--- BEGIN RAW DATA ---
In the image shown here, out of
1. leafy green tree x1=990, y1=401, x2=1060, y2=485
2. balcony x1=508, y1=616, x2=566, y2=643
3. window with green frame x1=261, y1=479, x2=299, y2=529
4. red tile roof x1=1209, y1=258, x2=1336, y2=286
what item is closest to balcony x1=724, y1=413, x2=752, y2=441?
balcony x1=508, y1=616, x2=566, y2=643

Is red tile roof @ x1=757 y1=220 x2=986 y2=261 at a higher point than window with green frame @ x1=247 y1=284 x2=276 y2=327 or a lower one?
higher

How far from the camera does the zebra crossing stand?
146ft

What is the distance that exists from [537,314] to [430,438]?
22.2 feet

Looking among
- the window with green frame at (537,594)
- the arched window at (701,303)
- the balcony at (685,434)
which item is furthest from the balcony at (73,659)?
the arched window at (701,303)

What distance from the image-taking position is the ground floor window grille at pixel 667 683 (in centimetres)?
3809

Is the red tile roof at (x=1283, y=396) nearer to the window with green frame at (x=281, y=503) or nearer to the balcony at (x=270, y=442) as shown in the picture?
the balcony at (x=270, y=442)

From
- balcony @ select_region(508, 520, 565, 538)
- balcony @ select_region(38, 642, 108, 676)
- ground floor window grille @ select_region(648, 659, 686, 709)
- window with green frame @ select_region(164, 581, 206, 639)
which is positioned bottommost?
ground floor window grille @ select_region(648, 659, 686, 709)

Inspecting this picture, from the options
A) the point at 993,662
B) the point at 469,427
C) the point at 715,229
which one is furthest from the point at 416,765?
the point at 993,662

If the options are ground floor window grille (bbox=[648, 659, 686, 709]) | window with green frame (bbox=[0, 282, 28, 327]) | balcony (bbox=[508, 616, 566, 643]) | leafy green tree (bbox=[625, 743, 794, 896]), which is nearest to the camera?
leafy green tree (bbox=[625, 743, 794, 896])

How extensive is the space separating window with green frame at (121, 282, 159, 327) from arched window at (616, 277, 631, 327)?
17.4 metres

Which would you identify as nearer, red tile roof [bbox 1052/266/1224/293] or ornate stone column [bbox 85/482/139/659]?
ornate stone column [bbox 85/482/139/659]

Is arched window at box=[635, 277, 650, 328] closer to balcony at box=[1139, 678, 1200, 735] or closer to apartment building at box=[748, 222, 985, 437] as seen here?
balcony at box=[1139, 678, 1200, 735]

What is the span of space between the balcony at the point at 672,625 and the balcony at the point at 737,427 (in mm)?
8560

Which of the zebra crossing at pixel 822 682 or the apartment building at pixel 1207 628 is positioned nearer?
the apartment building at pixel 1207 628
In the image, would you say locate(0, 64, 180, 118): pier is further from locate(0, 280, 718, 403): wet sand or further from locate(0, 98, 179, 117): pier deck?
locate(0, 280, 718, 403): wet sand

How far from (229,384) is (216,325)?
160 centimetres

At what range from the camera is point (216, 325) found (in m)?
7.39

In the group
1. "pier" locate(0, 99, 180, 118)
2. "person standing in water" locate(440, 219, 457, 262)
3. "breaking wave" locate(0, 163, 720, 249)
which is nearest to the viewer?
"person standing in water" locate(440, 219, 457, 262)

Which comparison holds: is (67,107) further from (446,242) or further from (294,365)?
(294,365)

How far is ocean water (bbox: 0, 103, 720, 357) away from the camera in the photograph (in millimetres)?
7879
--- END RAW DATA ---
▶ [GIVEN TASK]: Copy out the whole listing exactly; please set it all down.

▶ [TASK ANSWER]:
In the image shown here, out of
1. leafy green tree x1=990, y1=401, x2=1060, y2=485
2. balcony x1=508, y1=616, x2=566, y2=643
3. window with green frame x1=261, y1=479, x2=299, y2=529
4. red tile roof x1=1209, y1=258, x2=1336, y2=286
what item is closest to balcony x1=724, y1=413, x2=752, y2=441?
balcony x1=508, y1=616, x2=566, y2=643

Is red tile roof @ x1=757 y1=220 x2=986 y2=261 at a higher point than window with green frame @ x1=247 y1=284 x2=276 y2=327 or a lower one?
higher

How far from the camera does the zebra crossing stand?
146ft

What is the distance that exists from [537,314] to [430,438]?
22.2 feet

Looking among
- the window with green frame at (537,594)
- the arched window at (701,303)
- the balcony at (685,434)
which item is furthest from the balcony at (73,659)?
the arched window at (701,303)

What distance from the image-taking position is the ground floor window grille at pixel 667 683 (in centimetres)?
3809

Is the red tile roof at (x=1283, y=396) nearer to the window with green frame at (x=281, y=503) or nearer to the balcony at (x=270, y=442) as shown in the picture?
the balcony at (x=270, y=442)

From
- balcony @ select_region(508, 520, 565, 538)
- balcony @ select_region(38, 642, 108, 676)
- ground floor window grille @ select_region(648, 659, 686, 709)
- window with green frame @ select_region(164, 581, 206, 639)
which is positioned bottommost?
ground floor window grille @ select_region(648, 659, 686, 709)

Inspecting this picture, from the options
A) the point at 993,662
B) the point at 469,427
C) the point at 715,229
which one is furthest from the point at 416,765?
the point at 993,662

If the options are ground floor window grille (bbox=[648, 659, 686, 709]) | window with green frame (bbox=[0, 282, 28, 327]) | balcony (bbox=[508, 616, 566, 643]) | leafy green tree (bbox=[625, 743, 794, 896]), which is nearest to the camera?
leafy green tree (bbox=[625, 743, 794, 896])

How extensive is the space separating window with green frame at (121, 282, 159, 327) from arched window at (616, 277, 631, 327)?
17.4 metres

Which would you identify as nearer, red tile roof [bbox 1052/266/1224/293] or ornate stone column [bbox 85/482/139/659]?
ornate stone column [bbox 85/482/139/659]

Is arched window at box=[635, 277, 650, 328] closer to balcony at box=[1139, 678, 1200, 735] or closer to apartment building at box=[748, 222, 985, 437] as seen here?
balcony at box=[1139, 678, 1200, 735]

What is the span of space between the balcony at the point at 672,625 and the balcony at the point at 737,427 (in mm)?
8560

Which of the zebra crossing at pixel 822 682 or the apartment building at pixel 1207 628 is positioned nearer?
the apartment building at pixel 1207 628
In the image, would you say locate(0, 64, 180, 118): pier is further from locate(0, 280, 718, 403): wet sand or further from locate(0, 98, 179, 117): pier deck?
locate(0, 280, 718, 403): wet sand

How far from (229,384) is (216,325)?
160 centimetres

At what range from the camera is point (216, 325) found (in m)?
7.39

In the group
1. "pier" locate(0, 99, 180, 118)
2. "person standing in water" locate(440, 219, 457, 262)
3. "breaking wave" locate(0, 163, 720, 249)
which is nearest to the viewer?
"person standing in water" locate(440, 219, 457, 262)

Which comparison holds: is (67,107) further from (446,242) or further from (294,365)?
(294,365)

How far is ocean water (bbox: 0, 103, 720, 357) away from the camera in the photograph (in millimetres)?
7879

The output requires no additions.